— START Provided material —

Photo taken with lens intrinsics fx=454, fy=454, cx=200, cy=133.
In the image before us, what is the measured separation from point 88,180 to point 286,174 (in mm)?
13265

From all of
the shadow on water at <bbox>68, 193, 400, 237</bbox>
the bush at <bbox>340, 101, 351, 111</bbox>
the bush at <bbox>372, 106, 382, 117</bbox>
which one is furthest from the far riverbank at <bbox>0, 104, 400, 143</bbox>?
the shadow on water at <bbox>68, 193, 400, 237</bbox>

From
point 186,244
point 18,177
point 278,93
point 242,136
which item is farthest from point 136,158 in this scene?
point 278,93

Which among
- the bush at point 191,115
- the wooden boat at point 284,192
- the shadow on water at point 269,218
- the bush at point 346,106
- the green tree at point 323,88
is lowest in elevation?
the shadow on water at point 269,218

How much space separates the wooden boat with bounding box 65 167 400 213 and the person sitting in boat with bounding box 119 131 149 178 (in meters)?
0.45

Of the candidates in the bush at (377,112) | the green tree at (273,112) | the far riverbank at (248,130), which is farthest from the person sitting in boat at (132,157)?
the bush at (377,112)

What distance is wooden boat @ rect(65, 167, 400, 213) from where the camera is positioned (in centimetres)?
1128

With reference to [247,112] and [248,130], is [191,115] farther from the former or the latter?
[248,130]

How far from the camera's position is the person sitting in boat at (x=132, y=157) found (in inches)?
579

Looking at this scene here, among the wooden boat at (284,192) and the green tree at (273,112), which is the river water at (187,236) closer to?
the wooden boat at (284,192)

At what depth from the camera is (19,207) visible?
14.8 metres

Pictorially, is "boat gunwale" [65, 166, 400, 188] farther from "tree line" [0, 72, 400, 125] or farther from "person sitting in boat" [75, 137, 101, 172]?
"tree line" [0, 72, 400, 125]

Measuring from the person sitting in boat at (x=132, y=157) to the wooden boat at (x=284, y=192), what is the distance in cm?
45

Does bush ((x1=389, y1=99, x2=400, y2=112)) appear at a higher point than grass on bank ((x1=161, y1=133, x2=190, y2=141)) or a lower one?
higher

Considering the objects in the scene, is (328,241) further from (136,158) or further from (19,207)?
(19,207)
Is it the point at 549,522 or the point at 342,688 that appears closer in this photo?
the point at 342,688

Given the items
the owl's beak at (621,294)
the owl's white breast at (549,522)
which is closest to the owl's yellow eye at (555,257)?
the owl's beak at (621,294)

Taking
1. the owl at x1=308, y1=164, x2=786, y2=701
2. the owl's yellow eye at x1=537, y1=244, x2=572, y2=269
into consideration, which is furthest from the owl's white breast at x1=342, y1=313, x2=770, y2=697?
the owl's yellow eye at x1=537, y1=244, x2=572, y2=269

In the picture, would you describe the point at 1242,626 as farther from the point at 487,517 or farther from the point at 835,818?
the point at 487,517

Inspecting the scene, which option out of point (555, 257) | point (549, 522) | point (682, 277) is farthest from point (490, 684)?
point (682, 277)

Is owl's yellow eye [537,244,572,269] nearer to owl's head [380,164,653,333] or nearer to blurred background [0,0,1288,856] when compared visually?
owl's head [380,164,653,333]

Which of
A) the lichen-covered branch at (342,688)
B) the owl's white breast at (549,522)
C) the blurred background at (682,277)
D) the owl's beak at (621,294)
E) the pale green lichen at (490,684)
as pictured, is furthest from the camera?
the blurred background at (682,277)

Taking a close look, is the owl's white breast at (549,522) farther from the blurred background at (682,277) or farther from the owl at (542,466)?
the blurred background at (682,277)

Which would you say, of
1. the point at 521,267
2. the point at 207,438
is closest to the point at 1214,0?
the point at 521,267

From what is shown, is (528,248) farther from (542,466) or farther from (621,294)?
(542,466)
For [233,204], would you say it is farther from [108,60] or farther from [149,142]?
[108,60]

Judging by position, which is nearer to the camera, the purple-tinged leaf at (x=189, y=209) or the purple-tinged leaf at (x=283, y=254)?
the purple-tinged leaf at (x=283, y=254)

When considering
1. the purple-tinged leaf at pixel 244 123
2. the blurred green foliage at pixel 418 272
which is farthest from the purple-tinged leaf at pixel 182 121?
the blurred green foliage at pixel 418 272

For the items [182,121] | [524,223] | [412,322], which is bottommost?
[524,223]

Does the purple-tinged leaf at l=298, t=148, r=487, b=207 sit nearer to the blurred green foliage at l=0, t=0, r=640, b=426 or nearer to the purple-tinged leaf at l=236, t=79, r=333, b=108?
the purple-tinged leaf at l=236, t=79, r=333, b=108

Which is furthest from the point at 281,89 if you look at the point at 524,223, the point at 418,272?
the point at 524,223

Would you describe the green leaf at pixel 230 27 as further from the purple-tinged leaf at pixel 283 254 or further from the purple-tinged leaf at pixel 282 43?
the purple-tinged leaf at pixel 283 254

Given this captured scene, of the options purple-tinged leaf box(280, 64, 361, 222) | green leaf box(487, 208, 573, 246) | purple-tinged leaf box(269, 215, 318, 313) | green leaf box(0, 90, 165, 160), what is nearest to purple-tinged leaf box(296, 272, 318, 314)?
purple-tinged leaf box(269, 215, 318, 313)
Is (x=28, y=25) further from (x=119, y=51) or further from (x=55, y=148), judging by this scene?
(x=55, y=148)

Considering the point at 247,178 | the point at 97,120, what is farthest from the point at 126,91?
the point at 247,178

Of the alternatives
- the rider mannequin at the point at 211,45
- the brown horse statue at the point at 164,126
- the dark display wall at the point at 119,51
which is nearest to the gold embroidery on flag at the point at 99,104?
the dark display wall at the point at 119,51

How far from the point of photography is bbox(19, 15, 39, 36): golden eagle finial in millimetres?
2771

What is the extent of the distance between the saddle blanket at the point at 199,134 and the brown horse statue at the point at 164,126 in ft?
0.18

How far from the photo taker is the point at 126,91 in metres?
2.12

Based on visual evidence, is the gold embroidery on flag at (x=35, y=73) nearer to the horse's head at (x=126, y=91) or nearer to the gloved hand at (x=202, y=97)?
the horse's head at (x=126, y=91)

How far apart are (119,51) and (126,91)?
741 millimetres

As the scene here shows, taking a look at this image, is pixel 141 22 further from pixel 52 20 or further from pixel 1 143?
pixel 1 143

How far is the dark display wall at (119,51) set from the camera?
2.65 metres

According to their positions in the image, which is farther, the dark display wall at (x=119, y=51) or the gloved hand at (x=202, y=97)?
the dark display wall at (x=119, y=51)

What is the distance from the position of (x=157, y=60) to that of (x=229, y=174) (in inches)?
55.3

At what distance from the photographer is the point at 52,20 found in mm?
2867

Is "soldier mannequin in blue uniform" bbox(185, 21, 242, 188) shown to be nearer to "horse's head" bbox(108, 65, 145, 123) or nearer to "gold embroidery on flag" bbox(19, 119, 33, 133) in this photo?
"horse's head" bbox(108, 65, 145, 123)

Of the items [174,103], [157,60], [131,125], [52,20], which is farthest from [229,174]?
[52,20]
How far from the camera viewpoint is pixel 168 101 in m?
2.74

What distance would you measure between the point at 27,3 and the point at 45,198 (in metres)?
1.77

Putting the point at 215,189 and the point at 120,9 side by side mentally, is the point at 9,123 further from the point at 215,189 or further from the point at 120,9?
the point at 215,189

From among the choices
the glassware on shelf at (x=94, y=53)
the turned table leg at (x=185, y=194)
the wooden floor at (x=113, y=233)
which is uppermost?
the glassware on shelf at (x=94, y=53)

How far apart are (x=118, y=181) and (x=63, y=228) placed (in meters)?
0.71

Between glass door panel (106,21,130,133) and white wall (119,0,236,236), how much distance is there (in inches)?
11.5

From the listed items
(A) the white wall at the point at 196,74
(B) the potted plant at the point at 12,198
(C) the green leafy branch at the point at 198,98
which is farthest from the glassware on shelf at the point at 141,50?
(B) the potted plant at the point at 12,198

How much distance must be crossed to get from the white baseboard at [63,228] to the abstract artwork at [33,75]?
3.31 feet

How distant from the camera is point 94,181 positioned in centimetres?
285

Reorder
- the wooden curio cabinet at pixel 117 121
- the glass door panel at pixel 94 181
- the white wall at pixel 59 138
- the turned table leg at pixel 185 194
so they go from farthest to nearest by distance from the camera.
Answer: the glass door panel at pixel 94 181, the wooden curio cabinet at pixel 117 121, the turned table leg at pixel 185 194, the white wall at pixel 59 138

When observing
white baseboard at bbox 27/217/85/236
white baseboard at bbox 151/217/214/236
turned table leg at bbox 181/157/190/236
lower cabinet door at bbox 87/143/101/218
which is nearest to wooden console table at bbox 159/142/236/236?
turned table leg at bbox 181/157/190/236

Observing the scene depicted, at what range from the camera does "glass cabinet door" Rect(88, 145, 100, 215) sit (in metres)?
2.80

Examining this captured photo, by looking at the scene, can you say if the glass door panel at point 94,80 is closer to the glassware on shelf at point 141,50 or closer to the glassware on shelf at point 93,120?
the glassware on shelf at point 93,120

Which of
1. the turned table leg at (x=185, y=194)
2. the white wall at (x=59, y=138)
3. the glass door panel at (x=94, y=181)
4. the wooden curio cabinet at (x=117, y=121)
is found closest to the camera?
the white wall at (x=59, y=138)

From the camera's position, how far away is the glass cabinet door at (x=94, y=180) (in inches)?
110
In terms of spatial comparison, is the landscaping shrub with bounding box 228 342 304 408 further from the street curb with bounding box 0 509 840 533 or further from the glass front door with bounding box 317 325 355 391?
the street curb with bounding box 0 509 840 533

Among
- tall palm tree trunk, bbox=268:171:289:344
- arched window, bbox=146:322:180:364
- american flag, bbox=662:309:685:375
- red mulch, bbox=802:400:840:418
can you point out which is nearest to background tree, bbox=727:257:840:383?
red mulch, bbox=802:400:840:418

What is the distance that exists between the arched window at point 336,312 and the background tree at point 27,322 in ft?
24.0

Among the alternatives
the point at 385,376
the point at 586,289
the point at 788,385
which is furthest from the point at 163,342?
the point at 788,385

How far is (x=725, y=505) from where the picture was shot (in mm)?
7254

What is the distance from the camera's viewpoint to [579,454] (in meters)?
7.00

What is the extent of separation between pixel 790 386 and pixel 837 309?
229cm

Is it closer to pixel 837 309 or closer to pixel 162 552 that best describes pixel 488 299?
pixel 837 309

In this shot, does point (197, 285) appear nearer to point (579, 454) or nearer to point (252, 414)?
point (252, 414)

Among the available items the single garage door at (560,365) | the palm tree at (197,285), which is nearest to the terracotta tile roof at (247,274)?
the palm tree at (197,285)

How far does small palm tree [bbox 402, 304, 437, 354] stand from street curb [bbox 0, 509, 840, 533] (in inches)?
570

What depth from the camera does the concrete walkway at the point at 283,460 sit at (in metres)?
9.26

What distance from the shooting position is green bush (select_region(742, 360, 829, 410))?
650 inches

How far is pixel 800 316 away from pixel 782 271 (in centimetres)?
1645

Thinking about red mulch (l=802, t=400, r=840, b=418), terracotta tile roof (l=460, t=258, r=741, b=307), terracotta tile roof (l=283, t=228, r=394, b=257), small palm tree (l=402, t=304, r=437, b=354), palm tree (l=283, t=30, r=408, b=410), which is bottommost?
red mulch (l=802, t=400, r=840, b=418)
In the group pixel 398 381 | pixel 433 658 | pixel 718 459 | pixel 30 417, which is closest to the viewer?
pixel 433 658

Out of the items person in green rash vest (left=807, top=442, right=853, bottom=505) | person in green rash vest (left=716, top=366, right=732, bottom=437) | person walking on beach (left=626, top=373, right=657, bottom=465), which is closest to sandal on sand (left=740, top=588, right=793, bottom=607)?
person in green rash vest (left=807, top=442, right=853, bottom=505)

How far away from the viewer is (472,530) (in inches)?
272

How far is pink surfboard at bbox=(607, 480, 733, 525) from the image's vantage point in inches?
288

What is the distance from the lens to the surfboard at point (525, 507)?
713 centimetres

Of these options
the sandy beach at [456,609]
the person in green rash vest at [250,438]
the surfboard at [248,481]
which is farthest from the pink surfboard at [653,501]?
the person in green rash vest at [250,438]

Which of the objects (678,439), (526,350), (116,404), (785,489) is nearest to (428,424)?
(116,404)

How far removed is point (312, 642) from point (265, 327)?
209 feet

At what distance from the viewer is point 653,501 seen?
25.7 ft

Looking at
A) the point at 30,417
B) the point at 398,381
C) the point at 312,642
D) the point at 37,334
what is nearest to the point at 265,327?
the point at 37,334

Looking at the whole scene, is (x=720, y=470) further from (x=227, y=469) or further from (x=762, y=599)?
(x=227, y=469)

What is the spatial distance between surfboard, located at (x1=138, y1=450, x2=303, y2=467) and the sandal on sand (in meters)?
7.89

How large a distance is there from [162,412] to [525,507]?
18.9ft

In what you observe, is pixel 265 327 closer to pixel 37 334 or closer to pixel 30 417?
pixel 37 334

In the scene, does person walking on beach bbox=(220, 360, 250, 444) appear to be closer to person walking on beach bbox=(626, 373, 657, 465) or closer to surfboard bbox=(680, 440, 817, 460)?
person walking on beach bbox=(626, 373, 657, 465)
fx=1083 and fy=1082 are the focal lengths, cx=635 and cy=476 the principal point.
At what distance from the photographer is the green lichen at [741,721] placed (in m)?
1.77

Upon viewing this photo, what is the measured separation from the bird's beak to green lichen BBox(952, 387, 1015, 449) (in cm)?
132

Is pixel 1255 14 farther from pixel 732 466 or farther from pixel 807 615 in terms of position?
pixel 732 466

— END Provided material —

Problem description:
Edit everything from the line containing "With reference to" down to the line containing "14.8 metres", swapping "camera's position" for "photographer's position" and leaving the rest untouched. Give back only those lines.

Answer to the exercise:
With reference to [247,112] and [248,130], is [191,115] farther from the former or the latter?
[248,130]

How far from the photographer's position is the person sitting in boat at (x=132, y=157) found (in inches)?
579

Looking at this scene here, among the wooden boat at (284,192) and the green tree at (273,112), which is the river water at (187,236) closer to?
the wooden boat at (284,192)

At what depth from the camera is (19,207) visible?
14.8 metres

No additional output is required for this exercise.